My original assumption about generative adversarial networks was wrong, but the work I did got me down the right path. Now I have plenty of tools going forward, and I have spent the past few weeks researching GAN systems and other machine learning techniques for content generation. I finally realized that Tensorflow already had what I’ve been looking for.
The system I’ve created does a fair job considering how little I know about what’s going on under the hood of these systems, but it’s obvious that it’s not able to understand the spatial data of voxels which was expected because the system I’m using was built to work with two dimensional image data. Here’s an example of the voxel data produced by the current GAN using the slightly modified handwriting generator example:
Just realized I need to fix the SSL certificate on this site… anyway, you can see that the GAN is generating 3D data but there are clear divisions between the walls of the structure because it’s really just generating an image and there’s no way for it to know that each “frame” in the image corresponds to a 3D feature. After I realized this I started trying to design a network that could work with 3D data, and from this research I learned that GANs use convolutional networks to generate content, and then after I (sort of) understood what that means I thought well.. maybe they’ve already thought of this, and, of course, they have. Hopefully, I can use the built in 3D convolutional layer that Keras already provides. The code I’m working on now is in the github repo if you want to check it out. When/If I get it to work, I’ll post the results.

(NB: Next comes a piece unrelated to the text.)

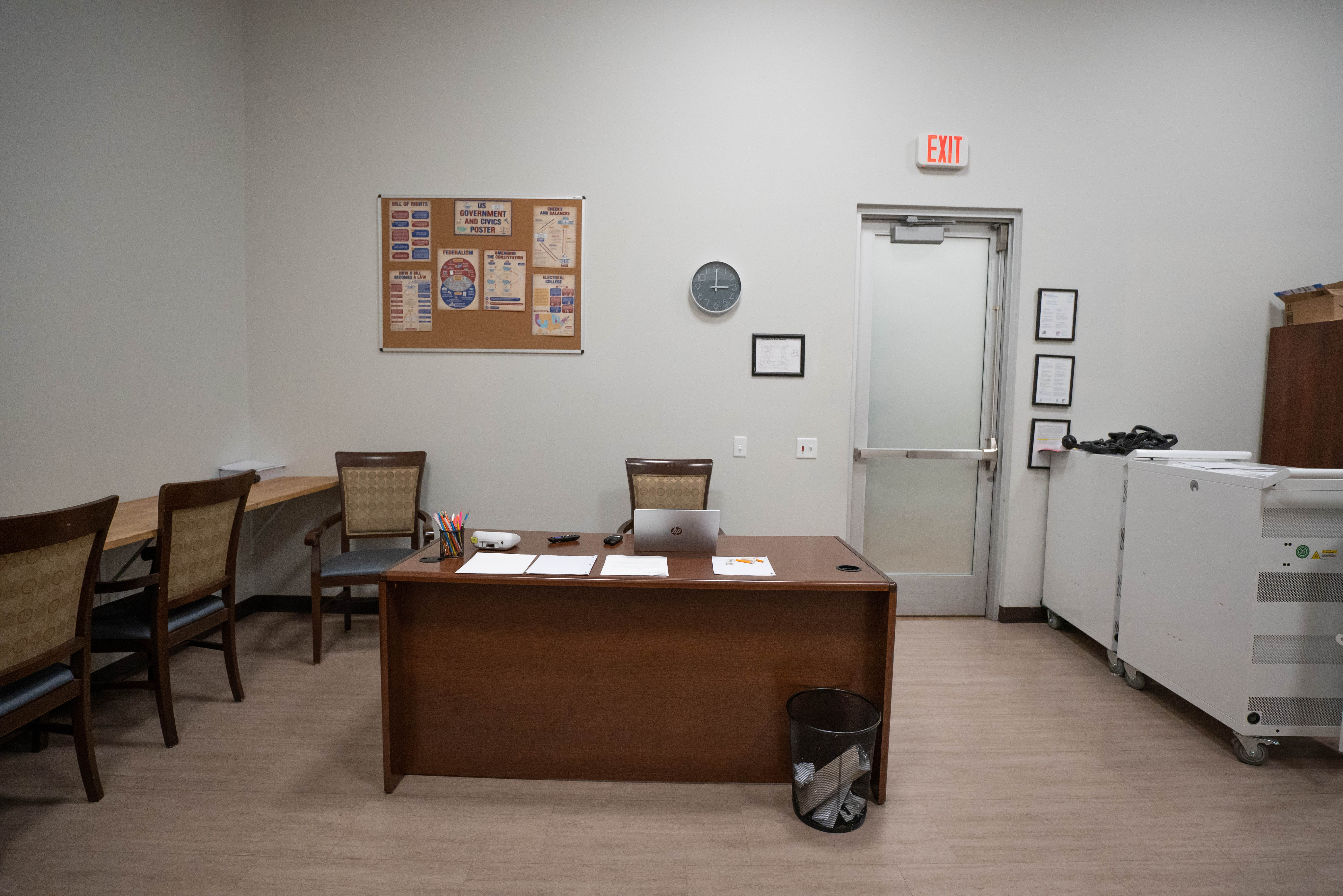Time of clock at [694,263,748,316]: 3:00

Just to update my millions of followers (that’s a joke), I’ve realized that the GAN wants all of it’s training data to be the same size, so that means the prefabs have to be resized before they can be used for training. This does allow for some tricks to increase the amount of training data available by taking the same prefab and making it slightly smaller or larger to produce a unique image for training. Scaling the 3D array of voxels is not as easy as I thought it would be as the existing array resize methods are not built for this specific task or at least that’s what I’m telling myself so I can justify writing my own code to do this. My first attempts were failures, and I’ve found it is difficult for a visual thinker like myself to comprehend the process, so I’ve made this webgl prefab viewer so I can see exactly what my code is doing:
If you have the game installed it will put the prefabs in the upper right corner so you can check them out. The web app uses flask on the backend so I can use all the python code I have so far. Currently, there’s no optimizations, so the larger prefabs are slow to both load and view. I know how to fix it, but until it becomes a real blocker I’m not going to worry about it. Ok, I’m off to work on my resizing code.

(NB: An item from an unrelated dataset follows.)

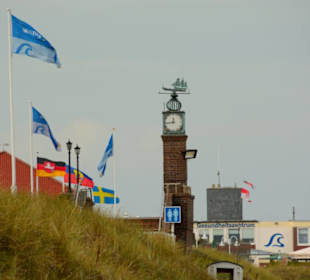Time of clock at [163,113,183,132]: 11:44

BEHOLDL! THE FUTURE IS HERE!
That’s an in-game screen shot of the first pregab generated by the current code, and it’s ok to be confused. Let’s be honest, that’s not going to help you survive a horde anytime soon. What this really means is:
- 7D2D prefabs are a collection of proprietary binary and text file formats, and now the code can generate these files, and, more importantly, the game can ACTUALLY READ THEM. (shoutout to hal9000, and pille over at https://forums.7daystodie.com/forum/-7-days-to-die-pc/game-modification/prefabs)

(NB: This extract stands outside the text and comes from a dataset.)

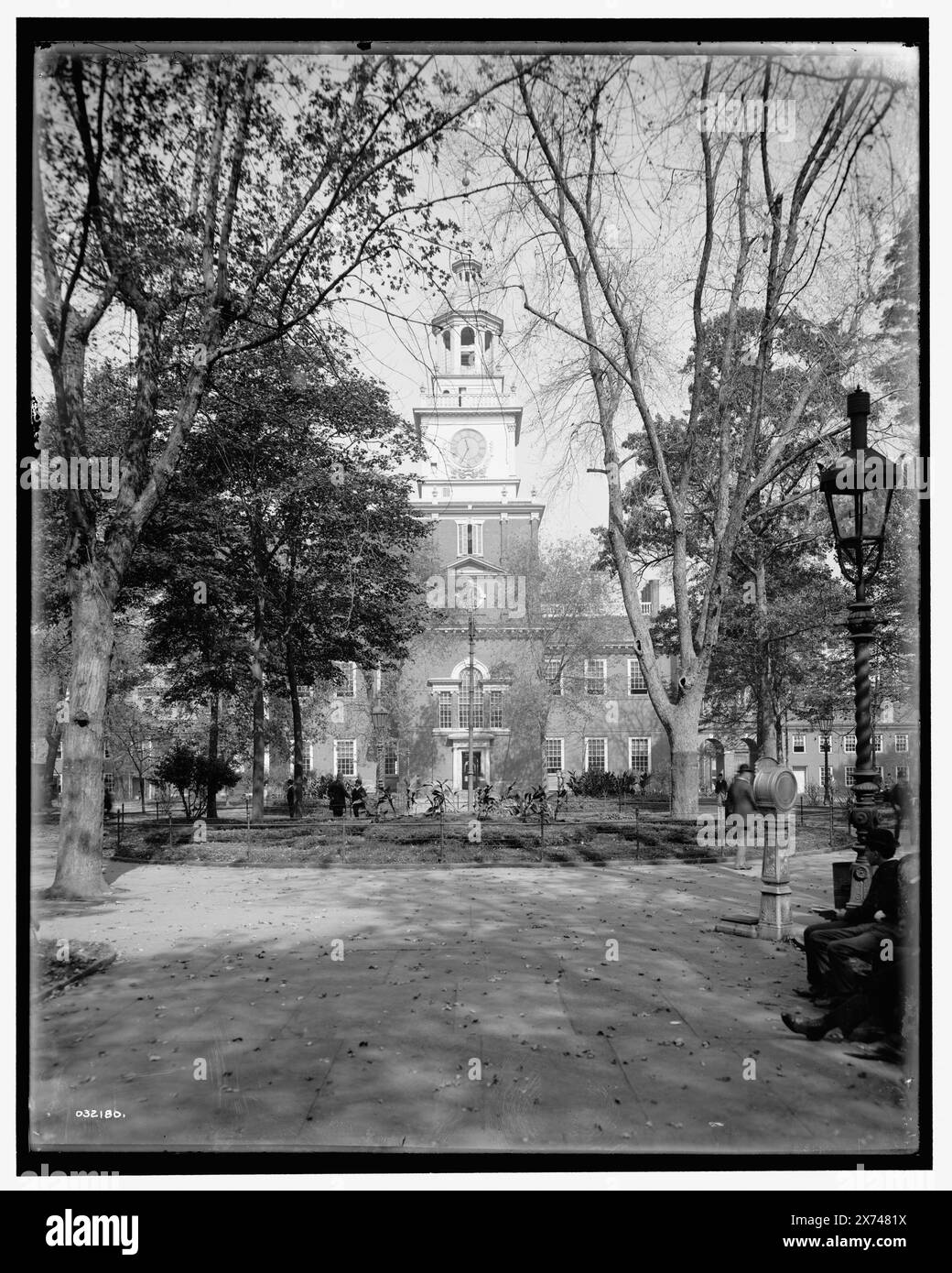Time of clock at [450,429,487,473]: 11:34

- The ripped tensorflow GAN tutorial code should be able to generate something interesting once it has actual training data. To create this prefab, a script generated thousands of images of random blue squares, and these images were used as the initial training data.
The next goal post is to convert all the available game prefabs to training data images like the one above, re-train, and see what we get. The majority of challenges remaining with this project still exist, and to be honest, I am sure this project will not generate anything that even resembles a finished product for a long time, and that’s not tensorflow’s fault. However, I am planning on taking whatever reasonable action I can to make this a reality which probably just means emailing someone who actually knows how it works. If that’s all you have to do, why the heck not?